Records on spatial relationships
■ ■ ■

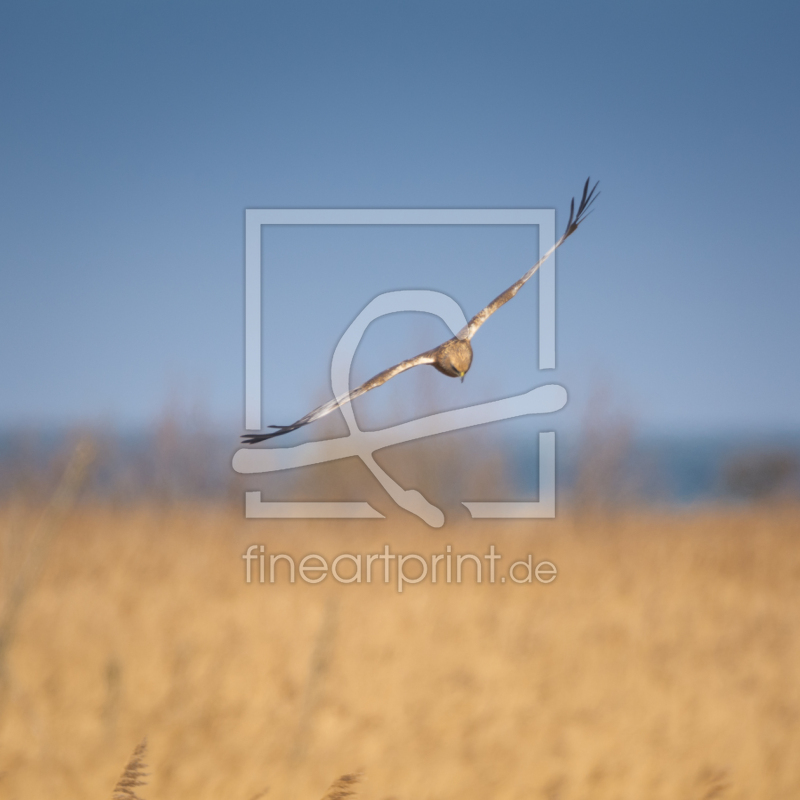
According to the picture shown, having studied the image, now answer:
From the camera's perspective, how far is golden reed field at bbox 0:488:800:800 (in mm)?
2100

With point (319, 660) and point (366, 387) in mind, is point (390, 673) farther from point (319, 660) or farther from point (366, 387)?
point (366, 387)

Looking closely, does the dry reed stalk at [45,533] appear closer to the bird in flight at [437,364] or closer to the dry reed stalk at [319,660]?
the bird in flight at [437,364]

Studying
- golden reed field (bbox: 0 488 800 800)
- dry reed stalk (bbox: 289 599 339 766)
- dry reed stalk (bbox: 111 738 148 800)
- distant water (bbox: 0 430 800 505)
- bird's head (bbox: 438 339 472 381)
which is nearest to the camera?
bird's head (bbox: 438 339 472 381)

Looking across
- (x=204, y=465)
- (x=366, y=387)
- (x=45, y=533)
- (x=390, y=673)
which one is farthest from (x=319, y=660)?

■ ■ ■

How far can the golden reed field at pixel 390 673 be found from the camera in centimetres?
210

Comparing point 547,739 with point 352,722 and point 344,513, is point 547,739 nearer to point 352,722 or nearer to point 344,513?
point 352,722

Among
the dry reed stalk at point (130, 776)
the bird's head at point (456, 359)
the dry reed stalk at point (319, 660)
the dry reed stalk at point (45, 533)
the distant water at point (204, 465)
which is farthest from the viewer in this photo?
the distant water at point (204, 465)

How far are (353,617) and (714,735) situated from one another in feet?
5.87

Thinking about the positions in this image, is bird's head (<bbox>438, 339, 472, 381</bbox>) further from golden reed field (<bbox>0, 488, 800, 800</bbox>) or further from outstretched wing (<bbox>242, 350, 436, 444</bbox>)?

■ ■ ■

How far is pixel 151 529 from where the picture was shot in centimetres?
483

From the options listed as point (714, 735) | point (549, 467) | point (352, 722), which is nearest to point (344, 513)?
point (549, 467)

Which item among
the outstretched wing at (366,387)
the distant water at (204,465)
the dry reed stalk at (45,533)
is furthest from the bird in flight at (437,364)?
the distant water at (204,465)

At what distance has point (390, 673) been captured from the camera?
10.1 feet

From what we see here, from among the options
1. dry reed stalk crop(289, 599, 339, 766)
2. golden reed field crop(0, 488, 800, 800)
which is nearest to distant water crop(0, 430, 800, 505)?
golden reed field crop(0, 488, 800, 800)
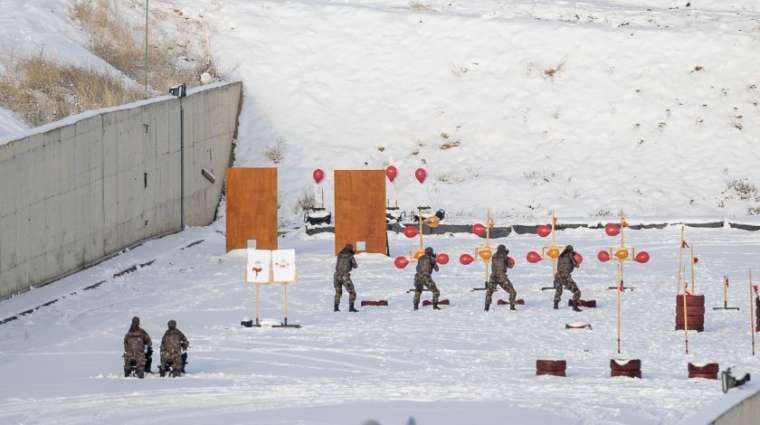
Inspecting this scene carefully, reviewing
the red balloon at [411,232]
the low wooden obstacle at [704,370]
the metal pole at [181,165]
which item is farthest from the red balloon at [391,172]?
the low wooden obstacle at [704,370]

■ ■ ■

Work to be completed
Please put the lines of data from the one containing "With point (319, 660)" through the one containing "which one is farthest from (x=319, y=660)?", both included, into a numbered list with blank lines left out.

Solution to the exercise
1. With point (319, 660) and point (366, 387) in mind, is point (390, 673) farther from point (319, 660) or farther from point (366, 387)?
2. point (366, 387)
3. Looking closely, does the dry reed stalk at [45,533] appear closer to the bird in flight at [437,364] or closer to the dry reed stalk at [319,660]?
4. the bird in flight at [437,364]
5. Studying
6. - golden reed field (bbox: 0 488 800 800)
7. - dry reed stalk (bbox: 289 599 339 766)
8. - dry reed stalk (bbox: 111 738 148 800)
9. - distant water (bbox: 0 430 800 505)
10. - bird's head (bbox: 438 339 472 381)
11. which is nearest to the camera?
12. bird's head (bbox: 438 339 472 381)
13. Looking across
14. - (x=204, y=465)
15. - (x=366, y=387)
16. - (x=45, y=533)
17. - (x=390, y=673)
18. which one is farthest from (x=319, y=660)?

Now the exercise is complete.